FIRST LOAN MODIFICATION AGREEMENT
This First Loan Modification Agreement (the “Agreement”) is entered into as of May 4, 2018 (the “Signing Date”), but is effective retroactively to March 31, 2018 (the “First Loan Modification Effective Date”) by and between ZB, N.A., dba Zions First National Bank (“Lender”); LifeVantage Corporation, a Delaware corporation (“LifeVantage”), and Lifeline Nutraceuticals Corporation, a Colorado corporation (together with LifeVantage, the “Borrower”).
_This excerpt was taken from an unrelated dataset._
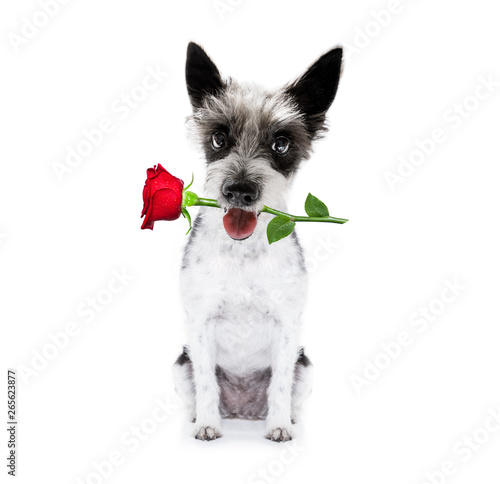 In de dag Crazy dog valentines dog with rose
A.    Lender and Borrower entered into a Loan Agreement dated March 30, 2016, (the “Loan Agreement”), pursuant to which Lender agreed to make a loan to Borrower (the “Loan”), evidenced by a Facility 1 Promissory Note (RLOC) and a Facility 2 Promissory Note (Term Loan) (together the “Promissory Notes”). The Promissory Notes are secured by the Collateral described in that certain Security Agreement dated as of March 30, 2016 (the “Security Agreement”). The Loan Agreement, Promissory Notes, Security Agreement and all other documents defined as Loan Documents in the Loan Agreement are hereinafter collectively referred to as the “Loan Documents.”

B.    Lender and Borrower now desire to modify the Loan Documents on the terms set forth below.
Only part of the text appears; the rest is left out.